▸ **Your task**
Please rewrite every line of the rows below as a Markdown table with two columns, No. and Line, numbering each line and skipping blank lines.
%%
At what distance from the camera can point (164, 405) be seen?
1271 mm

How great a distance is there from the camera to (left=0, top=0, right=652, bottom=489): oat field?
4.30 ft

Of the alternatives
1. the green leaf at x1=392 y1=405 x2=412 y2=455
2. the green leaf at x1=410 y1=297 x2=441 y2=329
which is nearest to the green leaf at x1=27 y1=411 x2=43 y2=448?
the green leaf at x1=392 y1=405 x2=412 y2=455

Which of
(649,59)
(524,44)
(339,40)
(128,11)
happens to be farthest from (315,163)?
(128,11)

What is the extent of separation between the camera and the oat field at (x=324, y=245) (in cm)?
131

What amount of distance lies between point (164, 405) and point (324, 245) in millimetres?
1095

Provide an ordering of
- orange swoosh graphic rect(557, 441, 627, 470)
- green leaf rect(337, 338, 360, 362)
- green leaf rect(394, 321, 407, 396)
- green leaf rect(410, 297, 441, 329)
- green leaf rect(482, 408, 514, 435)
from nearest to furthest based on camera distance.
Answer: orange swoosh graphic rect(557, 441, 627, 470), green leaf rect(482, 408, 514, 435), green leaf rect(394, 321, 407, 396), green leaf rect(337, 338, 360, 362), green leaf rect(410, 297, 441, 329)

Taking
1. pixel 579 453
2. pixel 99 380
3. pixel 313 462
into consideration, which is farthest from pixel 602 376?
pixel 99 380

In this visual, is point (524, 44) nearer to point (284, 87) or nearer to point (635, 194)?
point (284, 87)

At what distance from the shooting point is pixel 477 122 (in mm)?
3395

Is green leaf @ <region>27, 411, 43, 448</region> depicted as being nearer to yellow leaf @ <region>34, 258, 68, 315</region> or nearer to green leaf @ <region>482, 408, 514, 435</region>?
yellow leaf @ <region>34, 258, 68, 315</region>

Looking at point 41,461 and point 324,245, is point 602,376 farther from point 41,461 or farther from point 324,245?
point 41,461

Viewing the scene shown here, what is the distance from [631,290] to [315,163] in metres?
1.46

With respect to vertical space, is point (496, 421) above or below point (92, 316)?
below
%%
▸ **Expected answer**
| No. | Line |
|---|---|
| 1 | At what distance from the camera can point (164, 405) be seen? |
| 2 | 1271 mm |
| 3 | How great a distance is there from the camera to (left=0, top=0, right=652, bottom=489): oat field? |
| 4 | 4.30 ft |
| 5 | Of the alternatives |
| 6 | 1. the green leaf at x1=392 y1=405 x2=412 y2=455 |
| 7 | 2. the green leaf at x1=410 y1=297 x2=441 y2=329 |
| 8 | which is nearest to the green leaf at x1=27 y1=411 x2=43 y2=448? |
| 9 | the green leaf at x1=392 y1=405 x2=412 y2=455 |
| 10 | Which of |
| 11 | (649,59) |
| 12 | (524,44) |
| 13 | (339,40) |
| 14 | (128,11) |
| 15 | happens to be farthest from (315,163)? |
| 16 | (128,11) |
| 17 | What is the extent of separation between the camera and the oat field at (x=324, y=245) (in cm)? |
| 18 | 131 |
| 19 | What amount of distance lies between point (164, 405) and point (324, 245) in millimetres? |
| 20 | 1095 |
| 21 | Provide an ordering of |
| 22 | - orange swoosh graphic rect(557, 441, 627, 470) |
| 23 | - green leaf rect(337, 338, 360, 362) |
| 24 | - green leaf rect(394, 321, 407, 396) |
| 25 | - green leaf rect(410, 297, 441, 329) |
| 26 | - green leaf rect(482, 408, 514, 435) |
| 27 | from nearest to furthest based on camera distance. |
| 28 | Answer: orange swoosh graphic rect(557, 441, 627, 470), green leaf rect(482, 408, 514, 435), green leaf rect(394, 321, 407, 396), green leaf rect(337, 338, 360, 362), green leaf rect(410, 297, 441, 329) |
| 29 | Taking |
| 30 | 1. pixel 579 453 |
| 31 | 2. pixel 99 380 |
| 32 | 3. pixel 313 462 |
| 33 | into consideration, which is farthest from pixel 602 376? |
| 34 | pixel 99 380 |
| 35 | In this visual, is point (524, 44) nearer to point (284, 87) or nearer to point (635, 194)? |
| 36 | point (284, 87) |
| 37 | At what distance from the shooting point is pixel 477 122 (in mm)? |
| 38 | 3395 |
| 39 | Is green leaf @ <region>27, 411, 43, 448</region> depicted as being nearer to yellow leaf @ <region>34, 258, 68, 315</region> or nearer to green leaf @ <region>482, 408, 514, 435</region>? |
| 40 | yellow leaf @ <region>34, 258, 68, 315</region> |
| 41 | Looking at point 41,461 and point 324,245, is point 602,376 farther from point 41,461 or farther from point 324,245? |
| 42 | point 41,461 |
| 43 | Viewing the scene shown here, what is the distance from [631,290] to [315,163] in metres? |
| 44 | 1.46 |
| 45 | With respect to vertical space, is point (496, 421) above or below point (92, 316)? |
| 46 | below |